QUOTED TEXT:

How CockroachDB Implements UDFs and SPs

This blog post is co-written by Drew Kimball, Member of Technical Staff, Rachael Harding, Member of Technical Staff, and Dingding Lu, Former Staff Product Manager.

User-defined functions (UDFs) and stored procedures (SPs) allow users to define a set of queries that can be executed at the database by providing only the function or procedure name and any relevant parameters. They provide building blocks for users to compose complex queries, which makes applications less error prone since users don’t need to repeatedly provide the complex query. Another benefit of UDFs/SPs is that they enable better performance by moving more computation closer to the data. There are fewer round trips between the application and database to get the results the user wants.

CockroachDB strives for compatibility with PostgreSQL, and supporting UDFs and SPs has been an interesting technical challenge for our team. So far, CockroachDB supports UDFs and SPs in the SQL and PLpg/SQL languages. PLpg/SQL is a powerful SQL procedural language that adds control structures on top of SQL, allowing even more complex computation such as loops, conditional statements, and exceptions.

A Basic UDF/SP with CockroachDB 

Let’s take a deeper look at user-defined functions, starting with the UDF example_func below:

CREATE TABLE tbl (val INT); INSERT INTO tbl SELECT generate_series(1,5); CREATE FUNCTION example_func(n INT) RETURNS INT STABLE AS $$   SELECT val FROM tbl WHERE val < n; $$ LANGUAGE SQL;

The UDF example_func has a number of attributes that are parsed and validated when the function is created: 

• Return type: specified after the RETURNS keyword, must match the type that the function body returns.

WHAT IS EXPECTED:
Condense the paragraph of the CockroachDB article beginning "User-defined functions (UDFs) and stored procedures (SPs) allow users" into a bulleted list that keeps its main facts. The data that comes next is drawn from a source unrelated to the CockroachDB article.

SUPPLIED INFORMATION:

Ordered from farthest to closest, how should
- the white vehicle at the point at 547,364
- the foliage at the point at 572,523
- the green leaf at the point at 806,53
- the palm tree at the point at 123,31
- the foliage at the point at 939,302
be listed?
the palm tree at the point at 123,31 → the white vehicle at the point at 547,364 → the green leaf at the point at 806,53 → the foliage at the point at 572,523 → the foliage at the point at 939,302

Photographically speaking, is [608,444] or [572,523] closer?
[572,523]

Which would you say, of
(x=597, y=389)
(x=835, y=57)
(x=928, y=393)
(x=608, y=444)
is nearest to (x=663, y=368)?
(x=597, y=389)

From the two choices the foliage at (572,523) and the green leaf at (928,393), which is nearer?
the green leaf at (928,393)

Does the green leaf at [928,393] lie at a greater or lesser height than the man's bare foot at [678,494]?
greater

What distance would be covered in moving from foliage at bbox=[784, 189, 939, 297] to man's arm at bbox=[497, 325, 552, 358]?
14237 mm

RESULT OF THIS EXERCISE:
- UDFs and SPs let users run a defined set of queries at the database by supplying only the function or procedure name and any relevant parameters.
- They serve as building blocks for composing complex queries. This makes applications less error prone, since users need not repeatedly provide the complex query.
- They improve performance by moving more computation closer to the data, which means fewer round trips between the application and the database.